It was with some pride that i first introduced myself as a writer, although it took a number of years before i stopped feeling too fraudulent. It was a badge, i figured, i had a reason to take. I write everyday, so i had the defence of addiction. Addiction to words i guess.
There are many facets of communication: we use words, sure, but also pictures, songs, dance, sculpture, and we colour our messages with music, with tones and meter, with rhythm and rhyme. We communicate in more than words, and yet at the heart of communication are words.
They’re like bricks: we can pick them up and play with them, knock them to the floor and start again, build them high and wait for someone to knock them over or just leave them in a box, gathering dust.
Somehow, words work: we put them together and find satisfaction in their juxtaposition. There are few things more satisfying than finding a phrase that just works.
Although if i had to name something more satisfying, it would be finding a phrase that somehow just doesn’t. Because whilst words are about beauty and flow, they can also be about schism and fracture. Sometimes it’s in the convoluted complexity that we find the greatest satisfaction.
I love poetry: partly for it’s freedom from expectation, but largely for it’s permission to play. Especially once we abandon rhyme: discovering internal logic and flow that has it’s own pleasure.
Writing in the Social Age is democratised to a greater extent than every before: it’s a voice to claim, like graffiti.
Graffiti: voice for the voiceless. Words stolen and pinned to walls.
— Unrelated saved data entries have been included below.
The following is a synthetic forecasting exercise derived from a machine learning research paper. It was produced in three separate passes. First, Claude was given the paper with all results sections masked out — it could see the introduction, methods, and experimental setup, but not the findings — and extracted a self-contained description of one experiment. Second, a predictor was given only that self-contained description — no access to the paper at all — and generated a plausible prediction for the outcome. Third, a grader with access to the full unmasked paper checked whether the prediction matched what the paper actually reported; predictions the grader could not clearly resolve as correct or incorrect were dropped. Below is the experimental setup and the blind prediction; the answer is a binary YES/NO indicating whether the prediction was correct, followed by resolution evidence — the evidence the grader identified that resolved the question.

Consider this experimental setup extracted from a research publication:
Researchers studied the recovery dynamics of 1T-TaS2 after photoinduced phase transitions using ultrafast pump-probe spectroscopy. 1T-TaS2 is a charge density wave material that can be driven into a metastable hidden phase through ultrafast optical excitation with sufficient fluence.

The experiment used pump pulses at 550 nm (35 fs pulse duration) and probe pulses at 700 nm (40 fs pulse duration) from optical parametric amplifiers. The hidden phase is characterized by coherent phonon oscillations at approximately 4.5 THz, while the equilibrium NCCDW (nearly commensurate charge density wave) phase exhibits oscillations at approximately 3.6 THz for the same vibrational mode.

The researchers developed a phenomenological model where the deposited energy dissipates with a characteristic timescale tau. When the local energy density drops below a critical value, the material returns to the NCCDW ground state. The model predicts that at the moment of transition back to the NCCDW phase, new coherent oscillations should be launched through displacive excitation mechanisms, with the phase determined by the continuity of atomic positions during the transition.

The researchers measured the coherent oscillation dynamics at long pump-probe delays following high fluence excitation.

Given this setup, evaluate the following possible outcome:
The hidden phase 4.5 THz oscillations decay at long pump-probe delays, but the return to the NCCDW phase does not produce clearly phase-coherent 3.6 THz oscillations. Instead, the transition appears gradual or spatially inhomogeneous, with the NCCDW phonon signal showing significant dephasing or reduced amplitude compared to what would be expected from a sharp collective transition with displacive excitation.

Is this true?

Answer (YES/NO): NO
Our imagination is a gift: i love the look in my niece’s eye when she warily looks at me and exclaims ‘you made that up!’, as if discovering a secret. Because to make stuff up is a secret joy: to create stories, to elaborate, to explore the illogic of fantasy.
Words carry power, but can be disposable: used with caution or wild abandon and shouted into the night.
I’m in deepest America: picking up a hire car late last night, they took pity and gave me a yellow Mustang convertible. So i drove, hour after hour, through the night, with the hood down, singing to myself. Throwing words out into the night. Because there’s a certain joy in broadcast.
We are careless with words: in organisations we steal their joy and sanitise them, we bloat and fray them until they lose their power. We appropriate them and try to nail them down, but somehow they always escape: it’s in the nature of words to evolve their meaning.
Nothing is absolute: the context provides the lens we read them through. And that lens is wider than we may think.
We use them everyday, but often cease to wonder what’s with words. Which are wonderful.